Great to see such determination/persistence to get a good outcome! Well done. Thanks for the update and "Happy New Year!".

#7 Posted : Sunday, January 9, 2022 9:23:11 PM(UTC)

Just off notes: Juliet apples, from France, are all grown organically. The Cox apple is a popular but not readily available apple - it does not travel as well as some. The Jazz is a cross between a Braeburn (an apple I love even if it is not sexy to look at) and a Royal Gala - thus the start and sweet combo. While a NZ apple originally, they are now grown in Washington state thus available year round. The brambly is a terrific cooking apple, but I rarely see it in Canada (where I live).


The seasonality of apples comes in play - right now it is the toughest time to buy apples (Jan/Feb) as you are looking at cold storage apples - so there isn't anything super fresh. Perfect for  baking!

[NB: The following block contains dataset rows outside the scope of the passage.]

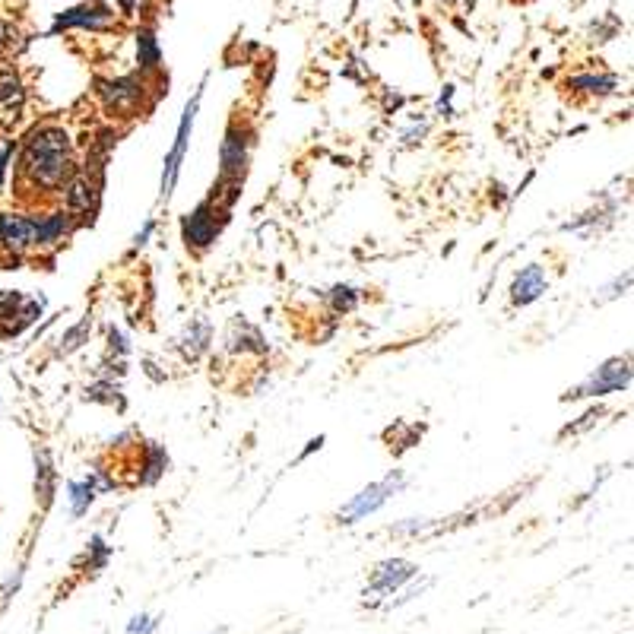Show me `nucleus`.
I'll use <instances>...</instances> for the list:
<instances>
[{
	"instance_id": "f257e3e1",
	"label": "nucleus",
	"mask_w": 634,
	"mask_h": 634,
	"mask_svg": "<svg viewBox=\"0 0 634 634\" xmlns=\"http://www.w3.org/2000/svg\"><path fill=\"white\" fill-rule=\"evenodd\" d=\"M23 172L39 188H61L73 175L70 137L61 127H39L26 137L23 149Z\"/></svg>"
},
{
	"instance_id": "f03ea898",
	"label": "nucleus",
	"mask_w": 634,
	"mask_h": 634,
	"mask_svg": "<svg viewBox=\"0 0 634 634\" xmlns=\"http://www.w3.org/2000/svg\"><path fill=\"white\" fill-rule=\"evenodd\" d=\"M200 96H203V92H194V99L188 102V108H184V115H181L178 134H175V146H172L169 159H165V172H162V200H169V197H172V191H175V181H178V172H181L184 153H188L191 127H194L197 108H200Z\"/></svg>"
},
{
	"instance_id": "7ed1b4c3",
	"label": "nucleus",
	"mask_w": 634,
	"mask_h": 634,
	"mask_svg": "<svg viewBox=\"0 0 634 634\" xmlns=\"http://www.w3.org/2000/svg\"><path fill=\"white\" fill-rule=\"evenodd\" d=\"M403 489V476L400 473H390L387 479H381V482H375V486H368V489H362L356 498L349 501V505L340 511V520L343 524H356V520H362V517H368V514H375L384 501L390 498V495H397Z\"/></svg>"
},
{
	"instance_id": "20e7f679",
	"label": "nucleus",
	"mask_w": 634,
	"mask_h": 634,
	"mask_svg": "<svg viewBox=\"0 0 634 634\" xmlns=\"http://www.w3.org/2000/svg\"><path fill=\"white\" fill-rule=\"evenodd\" d=\"M628 384H631L628 359H609L603 368H596L581 387L571 390L568 397H606V394H615V390H625Z\"/></svg>"
},
{
	"instance_id": "39448f33",
	"label": "nucleus",
	"mask_w": 634,
	"mask_h": 634,
	"mask_svg": "<svg viewBox=\"0 0 634 634\" xmlns=\"http://www.w3.org/2000/svg\"><path fill=\"white\" fill-rule=\"evenodd\" d=\"M416 565L403 562V558H390V562H381L375 568V574H371V590L365 596H371V600H381V596H390L394 590H400L409 577H416Z\"/></svg>"
},
{
	"instance_id": "423d86ee",
	"label": "nucleus",
	"mask_w": 634,
	"mask_h": 634,
	"mask_svg": "<svg viewBox=\"0 0 634 634\" xmlns=\"http://www.w3.org/2000/svg\"><path fill=\"white\" fill-rule=\"evenodd\" d=\"M248 149L251 140L241 127H232L222 140V181H241L248 169Z\"/></svg>"
},
{
	"instance_id": "0eeeda50",
	"label": "nucleus",
	"mask_w": 634,
	"mask_h": 634,
	"mask_svg": "<svg viewBox=\"0 0 634 634\" xmlns=\"http://www.w3.org/2000/svg\"><path fill=\"white\" fill-rule=\"evenodd\" d=\"M219 222H216V200L200 203V207L184 219V241L188 248H207L210 241H216Z\"/></svg>"
},
{
	"instance_id": "6e6552de",
	"label": "nucleus",
	"mask_w": 634,
	"mask_h": 634,
	"mask_svg": "<svg viewBox=\"0 0 634 634\" xmlns=\"http://www.w3.org/2000/svg\"><path fill=\"white\" fill-rule=\"evenodd\" d=\"M99 96L105 99V105L111 111H118V115H134L143 102V86L130 77L108 80V83H99Z\"/></svg>"
},
{
	"instance_id": "1a4fd4ad",
	"label": "nucleus",
	"mask_w": 634,
	"mask_h": 634,
	"mask_svg": "<svg viewBox=\"0 0 634 634\" xmlns=\"http://www.w3.org/2000/svg\"><path fill=\"white\" fill-rule=\"evenodd\" d=\"M115 23V13H111L105 4H83L77 10H67L58 16V29H70V26H83V29H108Z\"/></svg>"
},
{
	"instance_id": "9d476101",
	"label": "nucleus",
	"mask_w": 634,
	"mask_h": 634,
	"mask_svg": "<svg viewBox=\"0 0 634 634\" xmlns=\"http://www.w3.org/2000/svg\"><path fill=\"white\" fill-rule=\"evenodd\" d=\"M546 286H549L546 270L539 267V264H530L524 273H520V276L514 279V289H511L514 305H530V302H536V298L546 292Z\"/></svg>"
},
{
	"instance_id": "9b49d317",
	"label": "nucleus",
	"mask_w": 634,
	"mask_h": 634,
	"mask_svg": "<svg viewBox=\"0 0 634 634\" xmlns=\"http://www.w3.org/2000/svg\"><path fill=\"white\" fill-rule=\"evenodd\" d=\"M0 241L16 254L26 251L29 245H35V222L26 216H4V222H0Z\"/></svg>"
},
{
	"instance_id": "f8f14e48",
	"label": "nucleus",
	"mask_w": 634,
	"mask_h": 634,
	"mask_svg": "<svg viewBox=\"0 0 634 634\" xmlns=\"http://www.w3.org/2000/svg\"><path fill=\"white\" fill-rule=\"evenodd\" d=\"M23 83L13 77V73H0V111H4V121H16L20 118V108H23Z\"/></svg>"
},
{
	"instance_id": "ddd939ff",
	"label": "nucleus",
	"mask_w": 634,
	"mask_h": 634,
	"mask_svg": "<svg viewBox=\"0 0 634 634\" xmlns=\"http://www.w3.org/2000/svg\"><path fill=\"white\" fill-rule=\"evenodd\" d=\"M64 197H67V210L70 213H89L92 207H96V184H92L89 178H83V175L70 178Z\"/></svg>"
},
{
	"instance_id": "4468645a",
	"label": "nucleus",
	"mask_w": 634,
	"mask_h": 634,
	"mask_svg": "<svg viewBox=\"0 0 634 634\" xmlns=\"http://www.w3.org/2000/svg\"><path fill=\"white\" fill-rule=\"evenodd\" d=\"M67 229H70V219L64 213H54L42 222H35V245H54V241L64 238Z\"/></svg>"
},
{
	"instance_id": "2eb2a0df",
	"label": "nucleus",
	"mask_w": 634,
	"mask_h": 634,
	"mask_svg": "<svg viewBox=\"0 0 634 634\" xmlns=\"http://www.w3.org/2000/svg\"><path fill=\"white\" fill-rule=\"evenodd\" d=\"M615 77H593V73H587V77H574V80H568V86L574 89V92H593V96H606V92H612L615 89Z\"/></svg>"
},
{
	"instance_id": "dca6fc26",
	"label": "nucleus",
	"mask_w": 634,
	"mask_h": 634,
	"mask_svg": "<svg viewBox=\"0 0 634 634\" xmlns=\"http://www.w3.org/2000/svg\"><path fill=\"white\" fill-rule=\"evenodd\" d=\"M207 343H210V327L203 324V321H197L191 330H188V337H184V356H191V359H197L203 349H207Z\"/></svg>"
},
{
	"instance_id": "f3484780",
	"label": "nucleus",
	"mask_w": 634,
	"mask_h": 634,
	"mask_svg": "<svg viewBox=\"0 0 634 634\" xmlns=\"http://www.w3.org/2000/svg\"><path fill=\"white\" fill-rule=\"evenodd\" d=\"M92 498H96V486H92V479H86V482H73L70 486V508H73V514H86V508L92 505Z\"/></svg>"
},
{
	"instance_id": "a211bd4d",
	"label": "nucleus",
	"mask_w": 634,
	"mask_h": 634,
	"mask_svg": "<svg viewBox=\"0 0 634 634\" xmlns=\"http://www.w3.org/2000/svg\"><path fill=\"white\" fill-rule=\"evenodd\" d=\"M137 54H140V67H146V70H153L159 64V45L153 39V32L137 35Z\"/></svg>"
},
{
	"instance_id": "6ab92c4d",
	"label": "nucleus",
	"mask_w": 634,
	"mask_h": 634,
	"mask_svg": "<svg viewBox=\"0 0 634 634\" xmlns=\"http://www.w3.org/2000/svg\"><path fill=\"white\" fill-rule=\"evenodd\" d=\"M356 302H359V295H356V289H349V286H337L333 289V308L337 311H352L356 308Z\"/></svg>"
},
{
	"instance_id": "aec40b11",
	"label": "nucleus",
	"mask_w": 634,
	"mask_h": 634,
	"mask_svg": "<svg viewBox=\"0 0 634 634\" xmlns=\"http://www.w3.org/2000/svg\"><path fill=\"white\" fill-rule=\"evenodd\" d=\"M153 628H156V622L149 619V615H134V619H130V625H127L130 634H149Z\"/></svg>"
},
{
	"instance_id": "412c9836",
	"label": "nucleus",
	"mask_w": 634,
	"mask_h": 634,
	"mask_svg": "<svg viewBox=\"0 0 634 634\" xmlns=\"http://www.w3.org/2000/svg\"><path fill=\"white\" fill-rule=\"evenodd\" d=\"M86 330H89V321H83V324H80L77 330H73V333H70V337H67V346H64V349H77V346H80V340H83V333H86Z\"/></svg>"
},
{
	"instance_id": "4be33fe9",
	"label": "nucleus",
	"mask_w": 634,
	"mask_h": 634,
	"mask_svg": "<svg viewBox=\"0 0 634 634\" xmlns=\"http://www.w3.org/2000/svg\"><path fill=\"white\" fill-rule=\"evenodd\" d=\"M10 153H13V146L4 143L0 146V184H4V175H7V162H10Z\"/></svg>"
},
{
	"instance_id": "5701e85b",
	"label": "nucleus",
	"mask_w": 634,
	"mask_h": 634,
	"mask_svg": "<svg viewBox=\"0 0 634 634\" xmlns=\"http://www.w3.org/2000/svg\"><path fill=\"white\" fill-rule=\"evenodd\" d=\"M134 4H137V0H121V7H124L127 13H130V10H134Z\"/></svg>"
},
{
	"instance_id": "b1692460",
	"label": "nucleus",
	"mask_w": 634,
	"mask_h": 634,
	"mask_svg": "<svg viewBox=\"0 0 634 634\" xmlns=\"http://www.w3.org/2000/svg\"><path fill=\"white\" fill-rule=\"evenodd\" d=\"M0 42H4V23H0Z\"/></svg>"
},
{
	"instance_id": "393cba45",
	"label": "nucleus",
	"mask_w": 634,
	"mask_h": 634,
	"mask_svg": "<svg viewBox=\"0 0 634 634\" xmlns=\"http://www.w3.org/2000/svg\"><path fill=\"white\" fill-rule=\"evenodd\" d=\"M210 634H222V628H219V631H210Z\"/></svg>"
}]
</instances>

As you know, USA and Canada harvest their apples in Sept/Oct - some varieties come on a little earlier and a few as late as November); Southern Hemisphere apples will start appearing but not for many weeks yet - first Chile and then New Zealand / South Africa for the summer months and then back to USA/Canada come Oct/Nov.


That recipe sounds like a lot of work - good on you for making it work. I think I would have reached over a grabbed a Donna Hay or such!